▶ _EXERCISE 1_:
Could you write out the passage of the footballer profile starting with "After his first" and going on through "to financial issues.", word for word?

▶ _EXTRACTED TEXT_:
** Begin **
Dan Nicolae Nistor (born 6 May 1988) is a Romanian professional footballer who plays as a midfielder for Liga I club Universitatea Cluj.

After starting out in the lower leagues, Nistor totalled over 100 Liga I matches for Pandurii Târgu Jiu between 2010 and 2013, which earned him a transfer abroad to Evian during the latter year. He was used sparingly in France and soon returned to Pandurii, and has since spent his career with local clubs Dinamo București, CFR Cluj, Universitatea Craiova and Universitatea Cluj.

Nistor made his senior international debut for Romania in 2013, in a 4–0 victory over for Trinidad and Tobago.

Club career

Early years
Nistor did not play football at junior level, but in 2005 joined local AS Rucăr in the lower leagues. Around two years later, during a match against the reserves of Argeș Pitești, he impressed Internațional Curtea de Argeș owner Benone Lazăr who was in the attendance. Nistor was transferred to the latter club at the cost of seven football balls.

After his first season at Internațional in the third league, he was loaned to Muscelul Câmpulung and Dacia Mioveni respectively. On his return to Curtea de Argeș in 2010, Nistor had hoped he would make his Liga I debut, but the team withdrew from the championship due to financial issues.

Pandurii Târgu Jiu
Nistor signed a four-year contract with Pandurii Târgu Jiu in the summer of 2010. He played his first match in the top division on 23 July that year, featuring the full 90 minutes in a goalless draw with Unirea Urziceni. On 10 April 2011, he scored his first Liga I goal in a 4–2 home victory over Victoria Brănești.

He made 35 appearances and netted six goals all competition comprised in the 2012–13 season, as Pandurii finished second in the Liga I and subsequently qualified for the UEFA Europa League. Nistor made his debut in that competition on 16 July 2013, in a 0–0 away draw with Levadia Tallinn for the second qualifying round. His team went further after 4–0 on aggregate and he recorded his first European goal in a 1–1 draw against Hapoel Tel Aviv, on 1 August.
** End **
▶ _RECORDS FOR THE TASK_:
** Begin **
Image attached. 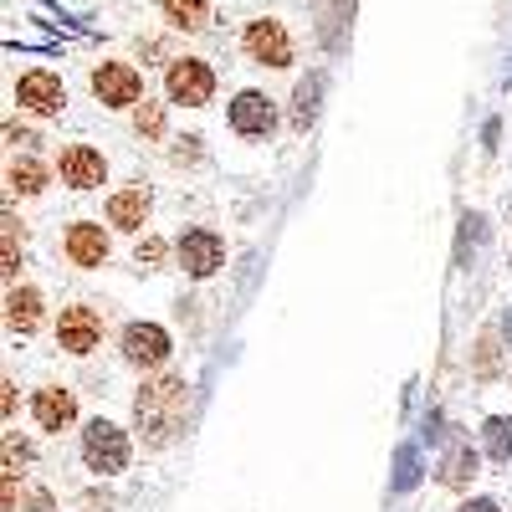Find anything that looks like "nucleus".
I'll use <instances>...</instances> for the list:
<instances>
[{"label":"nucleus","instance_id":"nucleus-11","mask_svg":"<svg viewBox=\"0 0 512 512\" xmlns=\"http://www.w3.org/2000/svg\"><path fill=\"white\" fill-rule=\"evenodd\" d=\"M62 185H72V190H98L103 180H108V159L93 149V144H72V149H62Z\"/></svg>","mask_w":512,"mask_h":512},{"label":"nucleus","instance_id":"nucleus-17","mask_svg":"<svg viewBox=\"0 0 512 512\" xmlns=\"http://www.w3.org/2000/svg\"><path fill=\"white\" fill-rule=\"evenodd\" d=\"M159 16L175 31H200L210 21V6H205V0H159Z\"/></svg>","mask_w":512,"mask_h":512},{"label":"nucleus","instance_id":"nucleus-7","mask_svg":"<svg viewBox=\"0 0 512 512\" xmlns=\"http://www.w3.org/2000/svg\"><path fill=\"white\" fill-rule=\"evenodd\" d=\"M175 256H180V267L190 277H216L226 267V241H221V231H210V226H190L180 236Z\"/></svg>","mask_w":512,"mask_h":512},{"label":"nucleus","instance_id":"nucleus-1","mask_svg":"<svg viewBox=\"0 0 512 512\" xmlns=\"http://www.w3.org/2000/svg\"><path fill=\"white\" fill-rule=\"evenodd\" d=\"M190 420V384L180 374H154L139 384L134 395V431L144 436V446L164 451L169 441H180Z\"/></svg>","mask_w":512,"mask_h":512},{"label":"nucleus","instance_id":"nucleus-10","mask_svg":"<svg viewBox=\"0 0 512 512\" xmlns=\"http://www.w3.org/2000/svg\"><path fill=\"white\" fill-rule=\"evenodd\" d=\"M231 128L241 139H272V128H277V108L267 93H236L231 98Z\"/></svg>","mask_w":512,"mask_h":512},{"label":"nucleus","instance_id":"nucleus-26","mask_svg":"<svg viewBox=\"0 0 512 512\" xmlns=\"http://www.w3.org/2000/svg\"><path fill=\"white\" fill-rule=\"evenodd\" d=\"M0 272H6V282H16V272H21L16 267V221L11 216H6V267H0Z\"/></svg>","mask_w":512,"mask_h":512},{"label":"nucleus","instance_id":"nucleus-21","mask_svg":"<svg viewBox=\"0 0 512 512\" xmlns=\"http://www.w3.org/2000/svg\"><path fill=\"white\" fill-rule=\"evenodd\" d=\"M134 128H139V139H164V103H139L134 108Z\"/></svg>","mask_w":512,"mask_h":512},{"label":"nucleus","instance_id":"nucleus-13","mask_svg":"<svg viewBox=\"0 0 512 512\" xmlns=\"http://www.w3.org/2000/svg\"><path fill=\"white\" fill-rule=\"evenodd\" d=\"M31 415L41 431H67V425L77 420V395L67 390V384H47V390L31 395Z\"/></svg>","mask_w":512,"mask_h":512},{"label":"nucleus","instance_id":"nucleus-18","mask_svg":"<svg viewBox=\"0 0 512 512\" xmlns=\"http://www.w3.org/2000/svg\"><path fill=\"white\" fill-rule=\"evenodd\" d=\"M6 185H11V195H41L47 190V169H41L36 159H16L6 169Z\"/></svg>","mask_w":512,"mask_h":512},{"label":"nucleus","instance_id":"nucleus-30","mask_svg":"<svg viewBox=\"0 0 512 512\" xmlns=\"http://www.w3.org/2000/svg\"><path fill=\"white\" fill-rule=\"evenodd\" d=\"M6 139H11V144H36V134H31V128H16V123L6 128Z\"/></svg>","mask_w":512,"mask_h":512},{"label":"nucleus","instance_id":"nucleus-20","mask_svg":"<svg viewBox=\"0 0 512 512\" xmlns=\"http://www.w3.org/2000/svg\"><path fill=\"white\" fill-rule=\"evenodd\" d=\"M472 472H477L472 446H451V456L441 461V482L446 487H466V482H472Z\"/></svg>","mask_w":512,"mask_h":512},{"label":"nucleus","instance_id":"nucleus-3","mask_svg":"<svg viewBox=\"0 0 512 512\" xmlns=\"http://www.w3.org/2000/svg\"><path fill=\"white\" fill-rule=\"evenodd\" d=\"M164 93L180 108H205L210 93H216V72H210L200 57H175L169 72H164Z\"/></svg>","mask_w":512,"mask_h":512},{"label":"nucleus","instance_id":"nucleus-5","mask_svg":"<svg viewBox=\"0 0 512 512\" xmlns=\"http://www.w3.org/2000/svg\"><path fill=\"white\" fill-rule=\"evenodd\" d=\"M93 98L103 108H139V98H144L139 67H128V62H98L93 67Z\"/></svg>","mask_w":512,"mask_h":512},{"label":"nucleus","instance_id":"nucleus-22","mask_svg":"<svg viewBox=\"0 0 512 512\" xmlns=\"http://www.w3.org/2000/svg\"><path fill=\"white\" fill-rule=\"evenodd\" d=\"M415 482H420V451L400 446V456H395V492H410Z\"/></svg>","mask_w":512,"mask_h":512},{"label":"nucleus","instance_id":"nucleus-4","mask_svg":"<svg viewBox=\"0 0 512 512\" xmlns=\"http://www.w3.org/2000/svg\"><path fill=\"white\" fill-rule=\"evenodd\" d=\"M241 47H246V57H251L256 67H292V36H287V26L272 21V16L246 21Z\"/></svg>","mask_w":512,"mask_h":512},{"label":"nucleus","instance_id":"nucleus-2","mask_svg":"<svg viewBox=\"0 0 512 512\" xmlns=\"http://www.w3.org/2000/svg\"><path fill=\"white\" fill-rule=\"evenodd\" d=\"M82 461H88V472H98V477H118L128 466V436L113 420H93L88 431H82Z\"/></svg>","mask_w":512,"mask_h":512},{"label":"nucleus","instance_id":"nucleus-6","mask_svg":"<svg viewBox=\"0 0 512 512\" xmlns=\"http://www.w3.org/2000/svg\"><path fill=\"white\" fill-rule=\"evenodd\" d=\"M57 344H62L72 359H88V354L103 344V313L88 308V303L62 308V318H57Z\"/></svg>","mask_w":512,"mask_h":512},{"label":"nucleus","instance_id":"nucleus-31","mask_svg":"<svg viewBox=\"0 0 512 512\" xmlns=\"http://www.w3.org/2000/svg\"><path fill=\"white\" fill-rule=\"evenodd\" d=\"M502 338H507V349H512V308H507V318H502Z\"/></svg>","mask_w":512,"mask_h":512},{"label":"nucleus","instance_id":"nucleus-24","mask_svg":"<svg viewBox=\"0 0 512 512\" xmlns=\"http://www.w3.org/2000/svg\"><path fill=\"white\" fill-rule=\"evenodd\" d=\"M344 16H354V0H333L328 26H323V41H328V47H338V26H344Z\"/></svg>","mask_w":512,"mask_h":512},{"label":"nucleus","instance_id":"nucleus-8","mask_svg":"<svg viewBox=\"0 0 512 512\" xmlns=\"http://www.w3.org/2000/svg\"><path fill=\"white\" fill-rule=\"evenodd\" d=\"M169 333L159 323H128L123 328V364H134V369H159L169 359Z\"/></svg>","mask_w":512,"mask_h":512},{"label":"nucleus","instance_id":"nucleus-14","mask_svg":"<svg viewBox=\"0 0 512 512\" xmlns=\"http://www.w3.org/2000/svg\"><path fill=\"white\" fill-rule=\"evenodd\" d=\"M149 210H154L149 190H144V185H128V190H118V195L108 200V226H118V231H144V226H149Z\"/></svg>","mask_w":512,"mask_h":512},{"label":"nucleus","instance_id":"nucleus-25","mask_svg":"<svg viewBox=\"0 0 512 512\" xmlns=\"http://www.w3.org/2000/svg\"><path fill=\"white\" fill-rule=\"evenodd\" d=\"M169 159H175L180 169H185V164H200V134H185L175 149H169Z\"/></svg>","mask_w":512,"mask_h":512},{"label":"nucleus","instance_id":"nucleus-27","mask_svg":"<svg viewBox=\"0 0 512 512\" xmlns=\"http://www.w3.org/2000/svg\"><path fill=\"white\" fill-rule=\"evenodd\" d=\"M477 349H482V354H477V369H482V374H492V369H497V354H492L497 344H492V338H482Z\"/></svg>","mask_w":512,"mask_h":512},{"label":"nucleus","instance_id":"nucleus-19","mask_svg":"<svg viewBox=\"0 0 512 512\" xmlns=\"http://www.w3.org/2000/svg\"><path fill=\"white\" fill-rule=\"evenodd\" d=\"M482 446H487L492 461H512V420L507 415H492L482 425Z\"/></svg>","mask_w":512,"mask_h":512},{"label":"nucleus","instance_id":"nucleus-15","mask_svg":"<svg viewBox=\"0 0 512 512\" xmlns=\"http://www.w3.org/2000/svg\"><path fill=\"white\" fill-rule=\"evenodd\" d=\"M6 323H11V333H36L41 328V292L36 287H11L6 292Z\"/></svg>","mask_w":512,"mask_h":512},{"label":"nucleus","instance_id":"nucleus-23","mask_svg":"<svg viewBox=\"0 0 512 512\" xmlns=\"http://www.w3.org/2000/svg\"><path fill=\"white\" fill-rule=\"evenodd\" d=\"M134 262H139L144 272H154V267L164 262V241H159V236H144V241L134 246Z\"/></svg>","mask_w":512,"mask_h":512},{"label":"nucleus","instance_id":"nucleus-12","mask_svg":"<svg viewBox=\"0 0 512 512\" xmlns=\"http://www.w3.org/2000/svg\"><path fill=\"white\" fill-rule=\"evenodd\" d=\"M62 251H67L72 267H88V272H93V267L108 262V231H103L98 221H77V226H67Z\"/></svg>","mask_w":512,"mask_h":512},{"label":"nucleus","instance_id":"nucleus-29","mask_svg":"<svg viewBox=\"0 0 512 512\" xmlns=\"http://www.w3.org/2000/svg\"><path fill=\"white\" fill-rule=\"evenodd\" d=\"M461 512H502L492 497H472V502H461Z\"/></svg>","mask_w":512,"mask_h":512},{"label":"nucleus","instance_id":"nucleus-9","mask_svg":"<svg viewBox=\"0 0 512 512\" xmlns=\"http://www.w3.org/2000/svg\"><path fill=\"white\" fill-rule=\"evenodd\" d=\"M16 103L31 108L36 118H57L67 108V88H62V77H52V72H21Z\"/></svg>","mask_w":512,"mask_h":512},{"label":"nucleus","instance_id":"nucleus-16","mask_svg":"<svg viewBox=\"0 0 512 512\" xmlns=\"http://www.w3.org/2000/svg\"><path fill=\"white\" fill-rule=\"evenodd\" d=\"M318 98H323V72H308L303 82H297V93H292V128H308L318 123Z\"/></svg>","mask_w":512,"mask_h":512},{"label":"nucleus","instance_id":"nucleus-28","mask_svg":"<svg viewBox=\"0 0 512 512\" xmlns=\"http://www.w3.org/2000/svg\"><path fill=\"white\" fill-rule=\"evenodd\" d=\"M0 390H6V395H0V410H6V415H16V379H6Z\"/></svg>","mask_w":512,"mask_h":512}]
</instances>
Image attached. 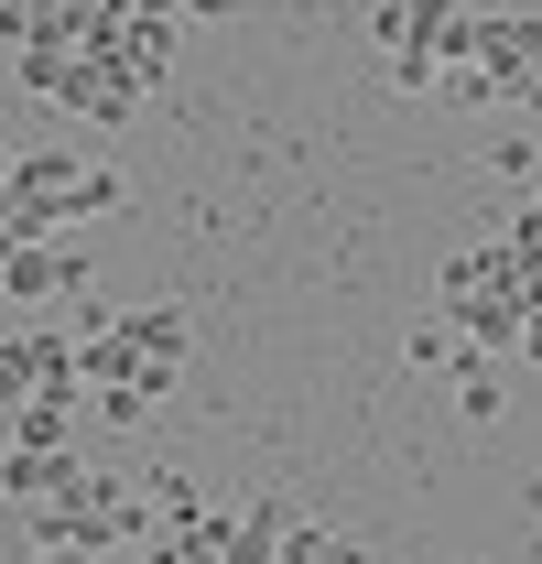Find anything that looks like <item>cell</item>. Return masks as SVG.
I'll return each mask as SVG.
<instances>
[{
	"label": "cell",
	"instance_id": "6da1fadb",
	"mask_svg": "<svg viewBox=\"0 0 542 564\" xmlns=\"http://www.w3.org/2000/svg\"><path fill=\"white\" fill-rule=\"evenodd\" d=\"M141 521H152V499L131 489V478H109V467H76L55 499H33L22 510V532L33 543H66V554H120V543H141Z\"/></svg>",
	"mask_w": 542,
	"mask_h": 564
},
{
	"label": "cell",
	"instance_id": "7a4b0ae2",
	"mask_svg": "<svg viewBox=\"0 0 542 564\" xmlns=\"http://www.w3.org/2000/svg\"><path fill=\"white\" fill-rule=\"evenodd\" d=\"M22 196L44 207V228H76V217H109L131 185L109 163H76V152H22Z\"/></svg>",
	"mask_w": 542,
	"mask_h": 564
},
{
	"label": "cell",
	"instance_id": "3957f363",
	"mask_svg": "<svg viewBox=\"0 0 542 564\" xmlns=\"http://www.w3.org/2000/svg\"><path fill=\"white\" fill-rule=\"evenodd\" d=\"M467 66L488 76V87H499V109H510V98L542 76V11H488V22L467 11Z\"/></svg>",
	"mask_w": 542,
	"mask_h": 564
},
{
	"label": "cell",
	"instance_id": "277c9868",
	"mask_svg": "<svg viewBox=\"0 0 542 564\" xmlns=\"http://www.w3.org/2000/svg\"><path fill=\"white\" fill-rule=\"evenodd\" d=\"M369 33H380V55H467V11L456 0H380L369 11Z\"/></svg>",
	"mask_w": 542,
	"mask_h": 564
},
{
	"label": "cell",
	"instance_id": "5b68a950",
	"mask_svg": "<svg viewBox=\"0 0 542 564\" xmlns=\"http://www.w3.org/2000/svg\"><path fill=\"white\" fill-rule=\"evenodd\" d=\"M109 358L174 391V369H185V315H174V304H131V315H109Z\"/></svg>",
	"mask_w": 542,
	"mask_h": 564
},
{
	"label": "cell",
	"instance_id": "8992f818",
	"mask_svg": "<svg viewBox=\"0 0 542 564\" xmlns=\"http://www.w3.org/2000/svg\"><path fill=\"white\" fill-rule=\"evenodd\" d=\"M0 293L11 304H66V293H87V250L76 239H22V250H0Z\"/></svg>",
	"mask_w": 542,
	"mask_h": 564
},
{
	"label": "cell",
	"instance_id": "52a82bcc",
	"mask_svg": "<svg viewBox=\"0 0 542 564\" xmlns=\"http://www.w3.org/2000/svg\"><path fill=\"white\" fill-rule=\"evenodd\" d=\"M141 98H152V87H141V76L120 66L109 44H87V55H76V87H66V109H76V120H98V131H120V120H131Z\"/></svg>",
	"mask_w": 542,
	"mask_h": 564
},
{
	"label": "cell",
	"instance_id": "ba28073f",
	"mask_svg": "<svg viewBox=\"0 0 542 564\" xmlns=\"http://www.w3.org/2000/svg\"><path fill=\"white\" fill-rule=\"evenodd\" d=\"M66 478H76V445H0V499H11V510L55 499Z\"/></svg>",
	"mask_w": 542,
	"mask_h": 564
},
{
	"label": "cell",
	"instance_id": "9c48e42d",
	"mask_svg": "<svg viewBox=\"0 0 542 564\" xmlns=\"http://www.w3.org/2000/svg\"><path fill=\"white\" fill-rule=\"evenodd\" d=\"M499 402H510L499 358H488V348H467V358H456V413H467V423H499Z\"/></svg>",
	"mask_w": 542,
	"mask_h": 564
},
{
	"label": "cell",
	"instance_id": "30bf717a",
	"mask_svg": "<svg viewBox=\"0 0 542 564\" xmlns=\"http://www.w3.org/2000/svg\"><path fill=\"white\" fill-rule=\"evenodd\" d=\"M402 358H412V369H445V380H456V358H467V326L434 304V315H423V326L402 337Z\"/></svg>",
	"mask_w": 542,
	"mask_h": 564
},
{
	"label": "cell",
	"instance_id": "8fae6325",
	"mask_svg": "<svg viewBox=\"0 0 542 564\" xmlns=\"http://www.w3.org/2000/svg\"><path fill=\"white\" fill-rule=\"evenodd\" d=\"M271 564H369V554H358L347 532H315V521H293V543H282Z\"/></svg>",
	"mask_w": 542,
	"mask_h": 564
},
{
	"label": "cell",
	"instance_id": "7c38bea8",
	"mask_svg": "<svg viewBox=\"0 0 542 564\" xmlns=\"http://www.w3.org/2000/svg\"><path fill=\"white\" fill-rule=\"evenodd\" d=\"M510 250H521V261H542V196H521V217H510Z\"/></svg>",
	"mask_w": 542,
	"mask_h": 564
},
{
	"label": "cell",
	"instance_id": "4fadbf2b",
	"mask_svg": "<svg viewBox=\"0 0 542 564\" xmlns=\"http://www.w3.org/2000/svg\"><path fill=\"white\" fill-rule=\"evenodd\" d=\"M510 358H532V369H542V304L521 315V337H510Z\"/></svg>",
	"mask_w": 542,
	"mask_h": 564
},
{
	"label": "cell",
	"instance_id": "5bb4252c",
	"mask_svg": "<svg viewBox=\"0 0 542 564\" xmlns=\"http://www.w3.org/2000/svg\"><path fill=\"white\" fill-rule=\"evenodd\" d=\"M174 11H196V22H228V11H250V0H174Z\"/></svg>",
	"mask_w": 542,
** End **
▶ _EXERCISE 2_:
Which lines of the records contain the string "instances"? Gather every one of them, treating case as significant.

▶ _TASK ANSWER 1_:
After his first season at Internațional in the third league, he was loaned to Muscelul Câmpulung and Dacia Mioveni respectively. On his return to Curtea de Argeș in 2010, Nistor had hoped he would make his Liga I debut, but the team withdrew from the championship due to financial issues.

▶ _TASK ANSWER 2_:
I'll use <instances>...</instances> for the list:
<instances>
</instances>
<instances>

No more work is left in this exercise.